KZLW
- Gretna, Nebraska; United States;
- Broadcast area: Greater Omaha Wahoo, Nebraska
- Frequency: 90.1 MHz
- Branding: My Bridge Radio

Programming
- Format: Christian radio

Ownership
- Owner: My Bridge Radio; (My Bridge);
- Sister stations: KROA, KRKR, KPNY, KHZY, KSSH, KQIQ, KMBV

Technical information
- Licensing authority: FCC
- Facility ID: 175203
- Class: C1
- ERP: 100,000 watts
- HAAT: 21 meters (69 ft)
- Transmitter coordinates: 41°12′27″N 96°40′38″W﻿ / ﻿41.20750°N 96.67722°W

Links
- Public license information: Public file; LMS;
- Website: mybridgeradio.net

= KZLW =

KZLW (90.1 FM) is a radio station licensed to Gretna, Nebraska, United States. The station airs a format consisting of Christian talk and teaching and Christian music, and is currently owned by My Bridge Radio. The station's transmitter is located near Wahoo, Nebraska, and it serves Greater Omaha and areas to its west.

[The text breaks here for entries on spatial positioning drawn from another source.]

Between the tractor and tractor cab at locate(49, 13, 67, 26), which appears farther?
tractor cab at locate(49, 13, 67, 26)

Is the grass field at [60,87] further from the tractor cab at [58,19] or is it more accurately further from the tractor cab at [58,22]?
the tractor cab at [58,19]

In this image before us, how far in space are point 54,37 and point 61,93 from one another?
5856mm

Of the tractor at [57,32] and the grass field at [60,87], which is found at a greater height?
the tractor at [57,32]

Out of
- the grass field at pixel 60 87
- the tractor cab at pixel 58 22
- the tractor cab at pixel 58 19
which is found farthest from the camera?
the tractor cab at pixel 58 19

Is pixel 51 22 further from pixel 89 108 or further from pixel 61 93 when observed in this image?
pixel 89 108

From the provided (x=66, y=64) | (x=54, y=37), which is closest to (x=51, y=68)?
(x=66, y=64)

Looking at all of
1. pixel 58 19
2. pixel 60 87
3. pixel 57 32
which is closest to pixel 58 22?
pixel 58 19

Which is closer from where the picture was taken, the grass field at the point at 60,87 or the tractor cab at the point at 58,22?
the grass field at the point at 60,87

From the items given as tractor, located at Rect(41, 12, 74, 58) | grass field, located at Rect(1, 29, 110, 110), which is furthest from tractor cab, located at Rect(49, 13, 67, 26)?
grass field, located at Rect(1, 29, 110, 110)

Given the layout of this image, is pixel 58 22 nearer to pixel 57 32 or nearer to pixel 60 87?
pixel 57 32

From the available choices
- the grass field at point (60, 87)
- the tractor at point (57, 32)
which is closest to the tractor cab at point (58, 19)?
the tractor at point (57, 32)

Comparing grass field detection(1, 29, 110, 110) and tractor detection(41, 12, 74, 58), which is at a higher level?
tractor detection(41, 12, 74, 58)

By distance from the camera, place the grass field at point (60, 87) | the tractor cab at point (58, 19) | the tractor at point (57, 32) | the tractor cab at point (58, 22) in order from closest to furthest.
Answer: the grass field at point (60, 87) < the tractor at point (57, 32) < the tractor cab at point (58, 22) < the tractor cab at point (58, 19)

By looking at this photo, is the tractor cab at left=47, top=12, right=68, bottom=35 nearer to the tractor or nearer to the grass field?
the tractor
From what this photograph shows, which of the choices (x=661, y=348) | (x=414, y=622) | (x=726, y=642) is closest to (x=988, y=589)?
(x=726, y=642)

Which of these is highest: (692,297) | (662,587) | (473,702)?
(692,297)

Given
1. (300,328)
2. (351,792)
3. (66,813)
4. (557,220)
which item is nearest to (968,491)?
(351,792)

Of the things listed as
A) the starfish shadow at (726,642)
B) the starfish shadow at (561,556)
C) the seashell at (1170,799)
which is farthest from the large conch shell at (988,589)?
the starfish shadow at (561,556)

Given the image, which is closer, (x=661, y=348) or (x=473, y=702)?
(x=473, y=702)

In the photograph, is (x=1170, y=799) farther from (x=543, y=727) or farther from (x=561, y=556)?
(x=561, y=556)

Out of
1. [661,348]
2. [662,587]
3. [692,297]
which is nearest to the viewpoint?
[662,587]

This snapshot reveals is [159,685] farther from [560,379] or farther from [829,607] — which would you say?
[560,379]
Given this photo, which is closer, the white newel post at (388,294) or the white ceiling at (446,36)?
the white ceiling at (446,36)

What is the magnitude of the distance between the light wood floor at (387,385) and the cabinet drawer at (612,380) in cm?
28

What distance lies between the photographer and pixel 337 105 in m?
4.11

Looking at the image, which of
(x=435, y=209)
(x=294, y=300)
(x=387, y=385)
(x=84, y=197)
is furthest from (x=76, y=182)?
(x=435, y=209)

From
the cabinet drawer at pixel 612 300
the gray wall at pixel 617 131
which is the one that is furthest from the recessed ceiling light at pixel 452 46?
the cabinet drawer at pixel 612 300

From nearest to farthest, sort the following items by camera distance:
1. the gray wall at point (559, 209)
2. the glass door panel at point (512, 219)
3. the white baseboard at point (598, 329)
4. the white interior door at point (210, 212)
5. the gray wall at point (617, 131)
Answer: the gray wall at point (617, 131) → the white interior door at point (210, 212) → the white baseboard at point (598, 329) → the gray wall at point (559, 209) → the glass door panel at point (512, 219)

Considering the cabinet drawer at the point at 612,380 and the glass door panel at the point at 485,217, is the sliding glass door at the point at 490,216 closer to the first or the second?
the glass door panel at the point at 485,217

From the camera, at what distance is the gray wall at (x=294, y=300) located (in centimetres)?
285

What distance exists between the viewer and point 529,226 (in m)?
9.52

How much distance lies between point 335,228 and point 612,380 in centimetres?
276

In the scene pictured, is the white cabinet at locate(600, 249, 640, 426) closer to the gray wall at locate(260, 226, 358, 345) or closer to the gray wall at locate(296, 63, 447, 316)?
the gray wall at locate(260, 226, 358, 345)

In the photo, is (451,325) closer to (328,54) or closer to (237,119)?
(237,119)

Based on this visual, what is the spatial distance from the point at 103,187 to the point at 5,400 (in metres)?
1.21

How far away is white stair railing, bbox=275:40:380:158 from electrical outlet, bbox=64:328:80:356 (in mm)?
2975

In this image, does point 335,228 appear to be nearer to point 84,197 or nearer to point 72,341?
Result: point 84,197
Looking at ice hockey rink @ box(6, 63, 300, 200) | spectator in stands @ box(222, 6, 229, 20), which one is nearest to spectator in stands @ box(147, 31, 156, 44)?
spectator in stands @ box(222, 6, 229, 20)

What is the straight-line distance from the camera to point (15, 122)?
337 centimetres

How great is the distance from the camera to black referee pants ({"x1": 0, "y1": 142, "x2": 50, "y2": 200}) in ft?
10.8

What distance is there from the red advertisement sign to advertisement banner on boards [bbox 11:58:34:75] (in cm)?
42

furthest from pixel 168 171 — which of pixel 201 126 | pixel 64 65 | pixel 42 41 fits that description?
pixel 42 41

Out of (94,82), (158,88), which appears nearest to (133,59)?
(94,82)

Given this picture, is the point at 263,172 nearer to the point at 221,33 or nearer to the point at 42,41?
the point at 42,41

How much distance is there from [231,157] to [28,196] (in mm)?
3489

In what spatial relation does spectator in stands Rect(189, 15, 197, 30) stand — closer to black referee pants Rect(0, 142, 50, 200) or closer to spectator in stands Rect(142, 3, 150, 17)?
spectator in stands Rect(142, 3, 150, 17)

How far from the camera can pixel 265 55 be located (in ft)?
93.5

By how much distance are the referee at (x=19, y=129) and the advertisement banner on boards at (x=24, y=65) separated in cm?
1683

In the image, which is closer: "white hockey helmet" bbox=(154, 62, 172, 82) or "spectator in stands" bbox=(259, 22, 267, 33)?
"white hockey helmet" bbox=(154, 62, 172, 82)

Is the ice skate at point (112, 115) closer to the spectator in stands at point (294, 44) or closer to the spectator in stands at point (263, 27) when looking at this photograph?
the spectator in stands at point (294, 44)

Posts from "Upper Midwest Broadcasting" at northpine.com

"My Bridge Radio Adds Station near Omaha
Posted on April 30, 2019 by Jon Ellis

The Christian “My Bridge Radio” network is getting closer to Omaha with the purchase of KZLW/90.1 (Gretna) from Calvary Chapel Omaha/Maranatha Fellowship.

An asset purchase agreement filed with the FCC indicates My Bridge will pay $135,000 for KZLW, which delivers a fringe signal to Omaha with a 100 kW signal transmitting from 21 meters above average terrain from near Wahoo.

My Bridge owns seven other full-power stations in Nebraska, including KRKR/95.1 (Waverly-Lincoln), which overlaps with KZLW's coverage area.

KZLW currently carries Contemporary Christian music and Bible verses as “Living Waters Radio” from a studio at Maranatha Fellowship in Bellevue. The format is simulcast on KHLW/89.3 (Tabor, IA), which is not included in the sale."

"KZLW/90.1 (Gretna, NE) went silent July 19 while new owner My Bridge Radio looks for a new tower site. KZLW had previously transmitted with 100kW from a tower near Wahoo that is 120 feet tall, which is much shorter than towers normally used by stations with such high power."